Günümüzde özgürlük söyleminin artık “evrensel” sınıf ve öznelerin içinden konuştukları sıcak yuva epistemolojileri veya meta anlatıları temel alması mümkün olmadığı gibi bütün toplumsal bölünmeleri birleştiren ve sabitleyen “evrensel” söylemlerin yerini indirgenemez kimlik ve söylemler aracılığıyla kuran çeşitli politik öznelere bıraktığını söyleyebiliriz. Kahramanca sınıf mücadelesi çağı yerini bir sınıf çözülmesi çağına bırakmış durumdadır. Kapitalist ideologların vazettiği gibi ölen “sınıf” değil, sınıfa yüklenen misyondur. Sınıfı, toplumsal ilişkilerin merkezi faili olarak kuramlaştıran tüm teoriler krizdedir. Toplumu endüstriyel ekonomi merkezli homojen veya hegemonik bir kapitalist oluşum, sınıfı ise bu merkezden kaynaklanan bir toplumsal ilişki olarak kuramlaştırmanın özgürlük siyasetine bir alet çantası olması artık mümkün değildir.  Afrika ve Asya’daki eski kolonilerin, Avrupa-merkezli anlatılardan sökmeye çalıştıkları tarihleri ve kendi, ‘öteki’ modernizmlerini keşfetmeye başlamalarıyla ortaya çıkan post-kolonyal eleştirilerden radikal teoriler de fazlasıyla nasibini almıştır. Özellikle “Maduniyet Çalışmaları”; “evrensel sınıf anlatısı”nın Batı dışındaki halkların, siyah ırkların, kadınların, madun sınıfların ve eşcinsellerin tarihte oynadığı rolü görünmez kılarak bu özneleri tarihin kıyılarına ittiğini bunun sebebinin de sınıf anlatısının Avrupa-merkezci ve diyalektik bir tarih anlayışının ürünü olmasından kaynaklandığını ortaya koymuştur.Bu bağlamda Geleneksel Marksizmin sınıf siyasetinin en önemli başarısızlıklarından biri de, öznelerin cinsiyetlendirilmiş ve ırksallaştırılmış bütünsel kimlikler içinde konumlandırılmasını görememesi olmuştur. Birlik ve dayanışmanın temelini aynılık olarak kuramlaştıran her yaklaşım, farklılıkların çözücü ve bölücü zaferine boyun eğmek zorunda kalmıştır. Çözüm; ne salt yerelden türetilen ve başka hiçbir yere genişletilemeyen ve taşınamayan kategoriler üretmektir, ne de tarih ve mekândan bütünüyle soyutlanmış kategorilere sığınmaktır. Kavramların evrenselci kullanımını çürütmenin yegâne yolu, başka bir evrenselci iddiaya başvurmaktır; yani, her tarihsel bağlamın kendine özgü eleştirel kavramlar kümesi olduğunu göstermektir.

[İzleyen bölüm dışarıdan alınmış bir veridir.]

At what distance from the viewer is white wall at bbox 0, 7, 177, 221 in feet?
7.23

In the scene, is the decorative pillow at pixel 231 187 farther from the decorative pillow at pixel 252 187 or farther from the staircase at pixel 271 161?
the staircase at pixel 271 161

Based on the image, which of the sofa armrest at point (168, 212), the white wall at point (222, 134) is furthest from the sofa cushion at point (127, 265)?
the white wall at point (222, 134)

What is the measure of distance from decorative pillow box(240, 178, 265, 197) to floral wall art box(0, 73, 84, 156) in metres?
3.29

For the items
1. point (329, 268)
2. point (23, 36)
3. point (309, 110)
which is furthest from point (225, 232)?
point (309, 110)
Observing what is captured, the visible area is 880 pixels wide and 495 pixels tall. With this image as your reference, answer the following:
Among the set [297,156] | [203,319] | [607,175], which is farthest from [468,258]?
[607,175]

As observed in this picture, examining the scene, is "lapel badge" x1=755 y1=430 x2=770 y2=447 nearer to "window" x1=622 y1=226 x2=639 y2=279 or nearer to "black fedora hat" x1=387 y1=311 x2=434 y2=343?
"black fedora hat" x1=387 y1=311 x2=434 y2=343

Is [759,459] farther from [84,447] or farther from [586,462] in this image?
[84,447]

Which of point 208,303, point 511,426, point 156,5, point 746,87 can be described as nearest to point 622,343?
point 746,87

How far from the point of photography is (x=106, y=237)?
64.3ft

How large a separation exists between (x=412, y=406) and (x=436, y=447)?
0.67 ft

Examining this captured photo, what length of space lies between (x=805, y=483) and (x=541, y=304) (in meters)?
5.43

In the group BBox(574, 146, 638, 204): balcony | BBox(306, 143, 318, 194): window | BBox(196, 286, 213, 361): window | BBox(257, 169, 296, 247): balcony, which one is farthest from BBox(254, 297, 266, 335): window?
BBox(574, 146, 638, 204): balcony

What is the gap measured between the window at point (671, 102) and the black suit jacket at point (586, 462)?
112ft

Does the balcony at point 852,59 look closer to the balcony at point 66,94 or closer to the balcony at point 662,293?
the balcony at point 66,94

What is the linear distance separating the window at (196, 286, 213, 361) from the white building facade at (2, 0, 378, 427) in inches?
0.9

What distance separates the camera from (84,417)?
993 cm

Devrimci bir kurucu politikanın kimlik mücadelesinden kaçmak yerine bu mücadelelerin taşıdığı dönüşüm ve özgürleşme potansiyelinden öğrenmeyi tercih etmesi zorunludur. Kimlik bir “boş gösteren” değildir. Kimliğin keşfi yalnızca farklılığın keşfi değildir, aynı zamanda kolektif bir boyunduruğun ve vahşetin de keşfidir.Kimlik politikaları çeşitli alanlardaki toplumsal eşitsizlikleri, ayrım ve dışlama mekanizmalarını, toplumsal yaraları ve en önemlisi toplumsal tahakküm haritasını açığa çıkarmada ve görünür kılmada fazlasıyla etkili olmuştur. Her minör kimlik çoğu zaman iktidara karşı bir “göçebe savaş makinası” olabilmiştir.  Ancak kimlik politikası, mağduriyet ve hınç duygularıyla bir araya gelen grupların özdeşlik kurduğu bir aidiyet mağarasına dönüştüğünde veya sadece bir kimliğin kurtuluşu olarak düzenlendiğinde kimlik bir “savaş makinası” olmaktan çıkıp bir egemenlik aracına dönüşür. Kurtuluş ile özgürleşme asla aynı anlama gelmemektedir. Kurtuluş, gerçekte olduğun şey olma özgürlüğü için çabalarken, özgürleşme, ne olabileceğini belirleme özgürlüğünü hedefler. Kimlik politikalarının radikal özü, eşitsizliklerin, ayrımcılıkların ve köleleştirmelerin kökenlerine saldırmak olduğu kadar varolduğu kimlikten de bir özgürleşme arayışıdır. Fanon, “benim önerim renkli insanın kendisinden özgürleşmesinden başka bir şey değildir” der. Sadece ırksal hiyerarşinin yıkımını değil, aynı zamanda ırkın da ortadan kaldırılmasına işaret eden bu “kendinden özgürleşme” Fanon’un terimleriyle yeni bir insanlığın da yaratımıdır. Asıl amaç, madunun egemen üzerinde hâkimiyet kurmasını sağlamak değil, bu ikiliğin kendisini yıkmak ve bozmaktır. Qeer teorinin, yerini pekiştiren ve duvarlarını güçlendiren kimlikleri istikrarsızlaştırması ve kimlik kategorisine getirdiği eleştirilerin tamda bu noktada can alıcı önemi ortaya çıkmaktadır. Beyaz ırkın, egemen sınıfın ve toplumsal cinsiyetin yarattığı kimliklere karşı savaşırken aynı zamanda ırksallaştırılmış, cinsiyetlenlendirilmiş ve sınıfsallaştırılmış düşünce ve performanslardan da özgürleşmeyi sağlamamız gerekmektedir. Kimliği sabit veya eşsiz bir öz yerine heterojen ve açık uçlu bir performans, bir akışkanlık alanı olarak düşünmeliyiz. Kimliksizleşme politikası, toplumsal hiyerarşiler üretmeyen farklılıkları, tekillikler çoğulluğunu çoğaltmamıza engel değildir. Kimlikler kurtarılabilir; ancak sadece tekillikler kendilerini özgürleştirebilir. Ne olabileceğimizi keşfetmek için olduğumuz şeyi reddetmek zorundayız.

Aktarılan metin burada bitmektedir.